Upload large files to S3 with resume support

style-sheets picture style-sheets · Apr 12, 2012 · Viewed 17.2k times · Source

(I'm new to Amazon AWS/S3, so please bear with me)

My ultimate goal is to allow my users to upload files to S3 using their web browser, my requirements are:

  1. I must handle large files (2GB+)
  2. I must support pause/resume with progress indicator
  3. (Optional but desirable!) Ability to resume upload if connection temporarily drops out

My two-part question is:

  • I've read about the S3 multipart upload but it's not clear how can I implement the pause/resume for webbrowser-based uploads.

Is it even possible to do this for large files? If so how?

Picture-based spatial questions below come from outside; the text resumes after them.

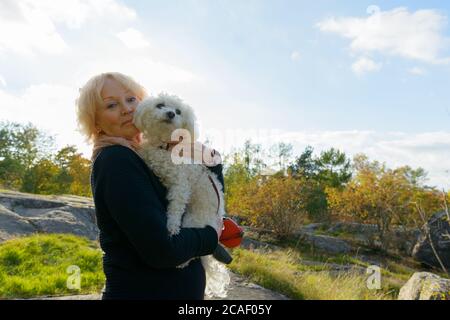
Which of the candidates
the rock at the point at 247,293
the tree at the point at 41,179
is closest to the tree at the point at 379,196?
the rock at the point at 247,293

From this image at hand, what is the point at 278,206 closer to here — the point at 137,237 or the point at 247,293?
the point at 247,293

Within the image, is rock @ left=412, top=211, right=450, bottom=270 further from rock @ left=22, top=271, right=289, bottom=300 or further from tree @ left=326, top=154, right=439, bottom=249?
rock @ left=22, top=271, right=289, bottom=300

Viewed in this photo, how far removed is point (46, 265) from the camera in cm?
845

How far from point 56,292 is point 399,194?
60.5ft

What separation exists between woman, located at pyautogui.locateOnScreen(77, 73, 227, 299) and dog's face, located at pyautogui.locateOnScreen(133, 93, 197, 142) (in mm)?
299

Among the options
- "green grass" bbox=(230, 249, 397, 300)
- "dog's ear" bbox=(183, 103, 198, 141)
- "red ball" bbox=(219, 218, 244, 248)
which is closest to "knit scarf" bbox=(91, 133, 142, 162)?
"dog's ear" bbox=(183, 103, 198, 141)

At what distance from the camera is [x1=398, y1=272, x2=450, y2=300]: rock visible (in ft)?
18.5

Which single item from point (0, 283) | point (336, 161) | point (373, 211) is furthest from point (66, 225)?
point (336, 161)

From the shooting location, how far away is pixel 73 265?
26.8 feet

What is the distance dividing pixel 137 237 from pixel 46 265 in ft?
24.7

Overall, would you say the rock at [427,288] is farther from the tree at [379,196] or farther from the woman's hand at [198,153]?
the tree at [379,196]

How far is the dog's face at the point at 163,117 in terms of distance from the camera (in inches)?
104

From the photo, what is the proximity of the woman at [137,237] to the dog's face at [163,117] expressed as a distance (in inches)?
11.8

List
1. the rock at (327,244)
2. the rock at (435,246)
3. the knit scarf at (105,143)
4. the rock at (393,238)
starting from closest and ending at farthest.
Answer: the knit scarf at (105,143)
the rock at (435,246)
the rock at (327,244)
the rock at (393,238)
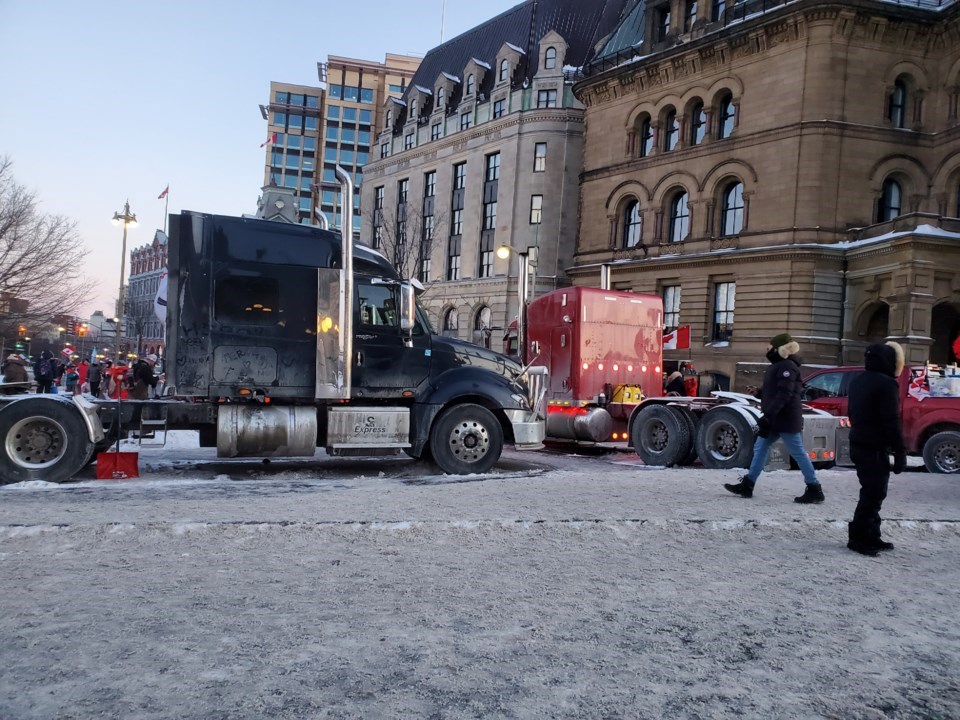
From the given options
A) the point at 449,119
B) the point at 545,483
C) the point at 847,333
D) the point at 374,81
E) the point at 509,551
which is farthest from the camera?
the point at 374,81

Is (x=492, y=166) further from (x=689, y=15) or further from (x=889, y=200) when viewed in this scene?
(x=889, y=200)

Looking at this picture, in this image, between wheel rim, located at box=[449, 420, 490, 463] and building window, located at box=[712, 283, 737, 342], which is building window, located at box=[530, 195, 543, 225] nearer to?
building window, located at box=[712, 283, 737, 342]

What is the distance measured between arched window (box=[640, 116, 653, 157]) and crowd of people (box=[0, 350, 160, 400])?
26101 millimetres

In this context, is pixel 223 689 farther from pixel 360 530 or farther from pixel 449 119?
pixel 449 119

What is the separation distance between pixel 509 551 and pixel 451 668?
2.46 meters

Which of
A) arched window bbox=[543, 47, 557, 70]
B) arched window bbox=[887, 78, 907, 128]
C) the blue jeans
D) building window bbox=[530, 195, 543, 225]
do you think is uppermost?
arched window bbox=[543, 47, 557, 70]

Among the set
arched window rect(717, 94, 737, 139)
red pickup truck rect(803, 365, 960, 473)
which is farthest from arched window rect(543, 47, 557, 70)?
red pickup truck rect(803, 365, 960, 473)

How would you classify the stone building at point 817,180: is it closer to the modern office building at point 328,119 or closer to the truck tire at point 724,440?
the truck tire at point 724,440

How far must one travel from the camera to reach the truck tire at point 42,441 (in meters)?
9.06

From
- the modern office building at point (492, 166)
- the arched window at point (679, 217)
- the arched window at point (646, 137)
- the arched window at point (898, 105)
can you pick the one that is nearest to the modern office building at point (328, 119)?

  • Should I upload files to EC2 then move them to S3 once I'm done? Can I (securely) upload files directly to S3 instead of using a temp. webserver?

If it's possible to upload directly to S3, how can I handle pause/resume?

PS. I'm using PHP 5.2+

Answer

Steffen Opel picture Steffen Opel · Apr 12, 2012

Update 20150527

The meanwhile available AWS SDK for JavaScript (in the Browser) supports Amazon S3, including a class ManagedUpload to support the multipart upload aspects of the use case at hand (see preceding update for more on this). It might now be the best solution for your scenario accordingly, see e.g. Uploading a local file using the File API for a concise example that uses the HTML5 File API in turn - the introductory blog post Announcing the Amazon S3 Managed Uploader in the AWS SDK for JavaScript provides more details about this SDK feature.

Update 20120412

My initial answer apparently missed the main point, so to clarify:

If you want to do browser based upload via simple HTML forms, you are constrained to using the POST Object operation, which adds an object to a specified bucket using HTML forms:

POST is an alternate form of PUT that enables browser-based uploads as a way of putting objects in buckets. Parameters that are passed to PUT via HTTP Headers are instead passed as form fields to POST in the multipart/form-data encoded message body. [...]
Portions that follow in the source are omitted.